- Text under study
*****
Trauma Bar und Kino is pleased to invite PW-Magazine and Synergie to present the film screening ‘Echoes of Synchronicity’.

Film still from “Phalène” by Sarah-Anaïs Desbenoit

The “Echoes of Synchronicity” program explores the delicate balance between mystery, hope and oppression within the intricate tapestry of interconnected events and patterns depicted in films. These cinematic narratives meticulously scrutinize the enigmatic shadows of past violence and oppression that lie beneath the surface of individual images; unraveling mysteries that resonate across time. Amidst the haunting echoes of history, the program seeks to uncover glimmers of hope, offering a profound reflection on the enduring human spirit within the mysteries of our shared past.
The screening is curated by Chima Okerenkwo.

“The Archive: Queer Nigerians”, Simisolaoluwa Akande, 25’ (2023)
With Nigerian queer history erased from the national narrative of Nigeria, queer Nigerians in the UK gather to tell their stories, documenting their experiences so they can never be erased again.

“The Water Murmurs”, Story Chen, 15’ (2022)
When an asteroid hits the Earth leading to underwater volcanic eruptions, the inhabitants of a small riverside town start to flee inland. Before she leaves, Nian decides to say goodbye to her childhood friend. Her memories of the town start to become clearer and clearer in her mind on this journey.

“Dizzy”, Juliet Carpenter, 12’ (2022)
Set in a disquieting bedroom, ‘Dizzy’ follows a woman who repeatedly performs the Epley maneuver, a medical exercise designed to relieve the sufferer from the symptoms of vertigo. Her performance-therapy is only broken by trips down a spiral staircase to visit a mysterious infant in a bassinet. The film’s uncanny atmosphere, coupled with meticulous camera movements and distinctive sound design, imbue it with a mesmerizing quality. It delves into thought-provoking themes, challenging concepts of patriarchal suppression and exploring the notion of female hysteria.
*****
Dataset records
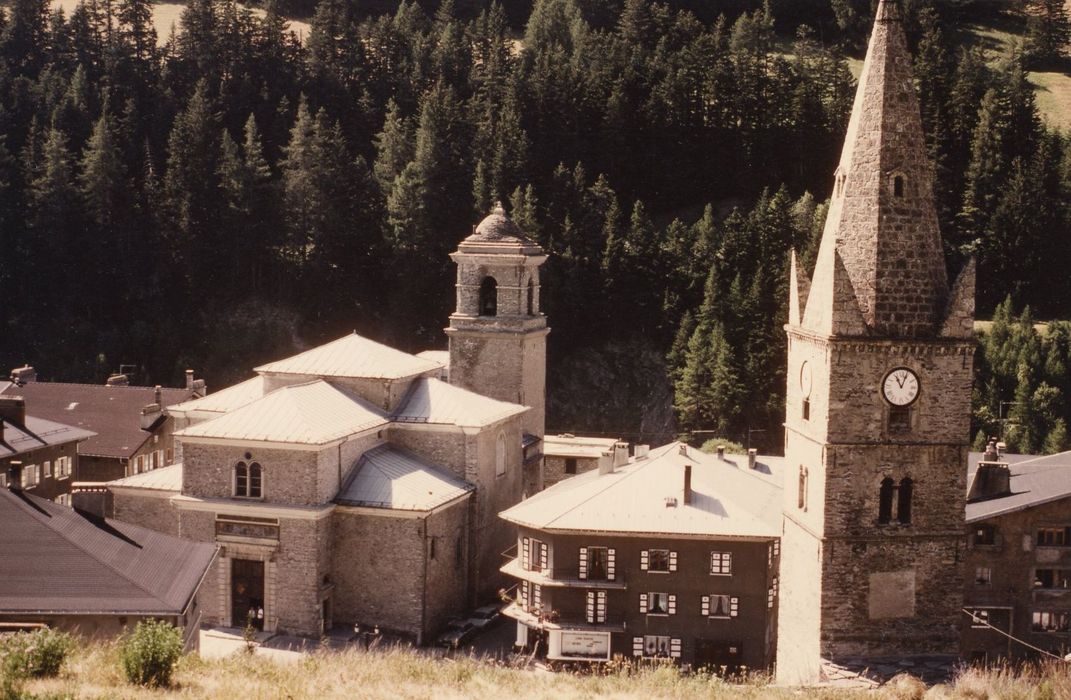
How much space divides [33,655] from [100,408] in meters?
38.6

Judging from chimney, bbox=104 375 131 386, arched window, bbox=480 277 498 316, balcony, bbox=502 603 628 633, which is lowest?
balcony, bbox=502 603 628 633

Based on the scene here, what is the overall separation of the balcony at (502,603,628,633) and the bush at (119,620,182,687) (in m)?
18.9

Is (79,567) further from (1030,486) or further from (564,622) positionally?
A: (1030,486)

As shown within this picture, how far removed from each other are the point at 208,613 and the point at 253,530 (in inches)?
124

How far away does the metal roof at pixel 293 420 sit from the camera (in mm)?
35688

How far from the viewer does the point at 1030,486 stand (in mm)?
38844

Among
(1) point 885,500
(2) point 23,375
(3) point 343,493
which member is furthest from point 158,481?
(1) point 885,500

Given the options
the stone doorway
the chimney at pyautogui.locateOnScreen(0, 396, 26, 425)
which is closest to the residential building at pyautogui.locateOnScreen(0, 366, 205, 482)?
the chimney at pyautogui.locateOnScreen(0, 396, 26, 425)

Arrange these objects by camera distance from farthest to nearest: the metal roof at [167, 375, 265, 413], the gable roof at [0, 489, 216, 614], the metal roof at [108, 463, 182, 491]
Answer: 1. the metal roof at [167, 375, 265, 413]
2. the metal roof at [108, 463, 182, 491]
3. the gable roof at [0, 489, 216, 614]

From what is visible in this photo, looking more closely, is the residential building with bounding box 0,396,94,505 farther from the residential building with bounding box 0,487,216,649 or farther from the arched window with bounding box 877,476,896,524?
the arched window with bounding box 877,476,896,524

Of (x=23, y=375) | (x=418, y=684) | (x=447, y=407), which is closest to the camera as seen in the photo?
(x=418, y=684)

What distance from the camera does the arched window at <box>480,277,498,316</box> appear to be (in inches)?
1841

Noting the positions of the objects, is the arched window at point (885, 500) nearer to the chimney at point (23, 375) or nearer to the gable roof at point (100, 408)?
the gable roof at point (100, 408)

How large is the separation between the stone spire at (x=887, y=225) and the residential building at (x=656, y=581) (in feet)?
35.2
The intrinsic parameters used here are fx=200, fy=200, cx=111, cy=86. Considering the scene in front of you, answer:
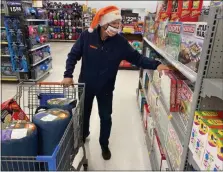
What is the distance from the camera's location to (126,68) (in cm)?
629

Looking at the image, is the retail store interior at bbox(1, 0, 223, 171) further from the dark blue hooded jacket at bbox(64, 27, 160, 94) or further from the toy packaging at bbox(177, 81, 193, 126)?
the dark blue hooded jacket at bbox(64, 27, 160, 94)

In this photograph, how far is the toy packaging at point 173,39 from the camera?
*****
- Assignment
Please reproduce the part of the film screening program text that opens with the words containing "Film still from" and closes with "our shared past.".

- Exercise solution
Film still from “Phalène” by Sarah-Anaïs Desbenoit

The “Echoes of Synchronicity” program explores the delicate balance between mystery, hope and oppression within the intricate tapestry of interconnected events and patterns depicted in films. These cinematic narratives meticulously scrutinize the enigmatic shadows of past violence and oppression that lie beneath the surface of individual images; unraveling mysteries that resonate across time. Amidst the haunting echoes of history, the program seeks to uncover glimmers of hope, offering a profound reflection on the enduring human spirit within the mysteries of our shared past.